New financial commitments for global cervical cancer elimination 

14 March, 2024

On March 5, 2024, during the inaugural Global Cervical Cancer Elimination Forum, several global partners announced $590 USD in new financial commitments to further cervical cancer prevention globally. These resources include commitments from the World Bank and the Global Financing Facility (GFF), the Bill and Melinda Gates Foundation, and UNICEF. Further commitments made by partner organizations and by countries themselves at the Forum in in Cartagena de Indias, Colombia, underscore growing momentum to achieve the targets articulated in the World Health Organization’s global cervical cancer elimination strategy: 

  • Vaccinating 90% of girls with HPV vaccine by age 15 years; 
  • Screening 70% of women with a high-performance test by 35 years of age and again by 45 years of age; and 
  • Ensuring that 90% of women identified with cervical disease receive treatment.

This commitment to cervical cancer elimination is a watershed moment. For comparison, TogetHER’s annual estimate of funding for cervical cancer prevention in low- and lower middle-income countries – HPV vaccination and cervical cancer screening and pre-cancer treatment – has only reached an annual average of around $120 million for the years 2018 through 2022. While not all of these newly committed funds are likely to be directed to solely low- and lower-middle income countries, the near-$200 million annual average in new funding via these commitments should enable a significant global expansion of cervical cancer prevention programming.

#### [Tasks]
A. In the cervical cancer funding article, rewrite the passage starting with "14 March, 2024" and going on through "disease receive treatment.", replacing "Forum" with "Summit".
B. Extend the cervical cancer funding article by writing what comes next after its final sentence.
The lines that come next have no connection to the article.

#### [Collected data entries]
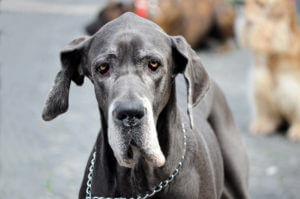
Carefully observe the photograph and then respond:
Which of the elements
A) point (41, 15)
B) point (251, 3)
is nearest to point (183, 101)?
point (251, 3)

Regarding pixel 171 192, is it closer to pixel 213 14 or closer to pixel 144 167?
pixel 144 167

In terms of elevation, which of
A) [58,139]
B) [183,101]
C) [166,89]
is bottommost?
[58,139]

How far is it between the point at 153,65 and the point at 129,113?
0.37 meters

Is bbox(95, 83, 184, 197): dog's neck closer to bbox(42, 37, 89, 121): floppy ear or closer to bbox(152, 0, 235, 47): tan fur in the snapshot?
bbox(42, 37, 89, 121): floppy ear

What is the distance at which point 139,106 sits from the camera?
8.96ft

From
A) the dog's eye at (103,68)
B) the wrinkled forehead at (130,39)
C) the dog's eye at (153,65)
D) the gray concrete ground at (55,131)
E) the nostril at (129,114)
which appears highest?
the wrinkled forehead at (130,39)

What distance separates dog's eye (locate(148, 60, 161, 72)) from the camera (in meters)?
2.96

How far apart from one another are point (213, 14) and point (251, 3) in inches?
202

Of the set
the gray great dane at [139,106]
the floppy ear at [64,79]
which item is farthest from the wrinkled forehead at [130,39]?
the floppy ear at [64,79]

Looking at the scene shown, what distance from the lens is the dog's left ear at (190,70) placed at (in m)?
3.11

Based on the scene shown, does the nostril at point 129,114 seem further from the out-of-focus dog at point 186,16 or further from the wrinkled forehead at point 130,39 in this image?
the out-of-focus dog at point 186,16

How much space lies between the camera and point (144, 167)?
3162mm

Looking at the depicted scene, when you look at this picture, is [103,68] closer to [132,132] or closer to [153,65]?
[153,65]

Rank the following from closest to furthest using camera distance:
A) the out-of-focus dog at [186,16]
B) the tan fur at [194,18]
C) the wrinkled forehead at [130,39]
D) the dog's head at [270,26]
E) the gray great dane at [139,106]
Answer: the gray great dane at [139,106] < the wrinkled forehead at [130,39] < the dog's head at [270,26] < the out-of-focus dog at [186,16] < the tan fur at [194,18]
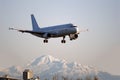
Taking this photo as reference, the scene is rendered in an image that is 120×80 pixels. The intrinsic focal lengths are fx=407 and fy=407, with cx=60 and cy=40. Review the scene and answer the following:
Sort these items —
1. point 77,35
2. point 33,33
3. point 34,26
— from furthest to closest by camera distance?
point 34,26 → point 33,33 → point 77,35

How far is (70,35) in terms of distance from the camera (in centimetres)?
15275

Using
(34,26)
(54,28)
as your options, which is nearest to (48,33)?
(54,28)

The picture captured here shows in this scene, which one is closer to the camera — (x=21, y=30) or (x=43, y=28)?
(x=21, y=30)

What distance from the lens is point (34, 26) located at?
645 feet

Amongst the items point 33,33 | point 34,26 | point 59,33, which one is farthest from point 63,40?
point 34,26

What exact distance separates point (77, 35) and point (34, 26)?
160 feet

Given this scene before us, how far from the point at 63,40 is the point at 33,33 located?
48.8 feet

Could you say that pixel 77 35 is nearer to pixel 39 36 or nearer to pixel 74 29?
pixel 74 29

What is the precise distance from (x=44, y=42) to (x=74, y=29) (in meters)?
12.6

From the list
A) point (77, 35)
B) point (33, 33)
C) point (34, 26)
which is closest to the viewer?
point (77, 35)

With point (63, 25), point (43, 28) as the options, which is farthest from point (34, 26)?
point (63, 25)

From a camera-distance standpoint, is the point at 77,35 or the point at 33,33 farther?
the point at 33,33

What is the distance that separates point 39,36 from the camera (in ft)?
529

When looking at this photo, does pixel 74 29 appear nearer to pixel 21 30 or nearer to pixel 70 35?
pixel 70 35
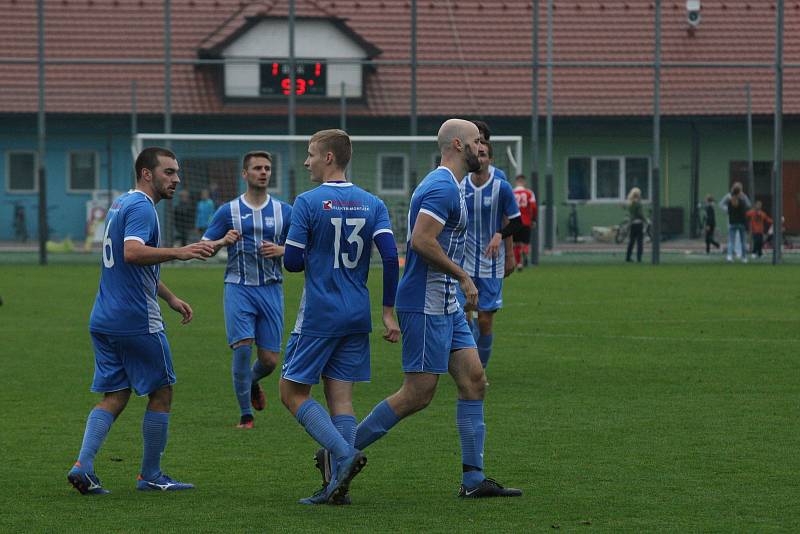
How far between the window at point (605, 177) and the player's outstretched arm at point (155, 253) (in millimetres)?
28524

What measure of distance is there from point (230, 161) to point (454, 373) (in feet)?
87.2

#### [Answers to the problems]
A.
14 March, 2024

On March 5, 2024, during the inaugural Global Cervical Cancer Elimination Summit, several global partners announced $590 USD in new financial commitments to further cervical cancer prevention globally. These resources include commitments from the World Bank and the Global Financing Facility (GFF), the Bill and Melinda Gates Foundation, and UNICEF. Further commitments made by partner organizations and by countries themselves at the Summit in in Cartagena de Indias, Colombia, underscore growing momentum to achieve the targets articulated in the World Health Organization’s global cervical cancer elimination strategy: 

  • Vaccinating 90% of girls with HPV vaccine by age 15 years; 
  • Screening 70% of women with a high-performance test by 35 years of age and again by 45 years of age; and 
  • Ensuring that 90% of women identified with cervical disease receive treatment.

B.
The full list of commitments can be found here. Of note:

  • Over the next four years, the Gates Foundation is committing up to US$100 million for vaccination of girls against HPV and up to $80 million toward vaccine research, including toward new HPV vaccines (prophylactic as well as therapeutic), further studies regarding the long-term preventive effect of single-dose vaccination, and implementation strategies.
  • The World Bank and the GFF are committing $400 million for HPV-related programs over the next three years, building on prior investments to assist countries in providing HPV screening, vaccination and treatment.
  • UNICEF is pledging $10 million to support vaccinating girls against HPV in 21 countries.
  • Countries from multiple regions made new and in some cases reaffirmed commitments to prioritize cervical cancer prevention in national programs, including Nigeria, Ethiopia, Indonesia, and the Dominican Republic. 

Such partnerships and new donor commitments are critical to reaching the scale required to make cervical cancer elimination a global reality. They also add positive pressure to other donors and countries to step up with their own contributions towards this achievable global health goal.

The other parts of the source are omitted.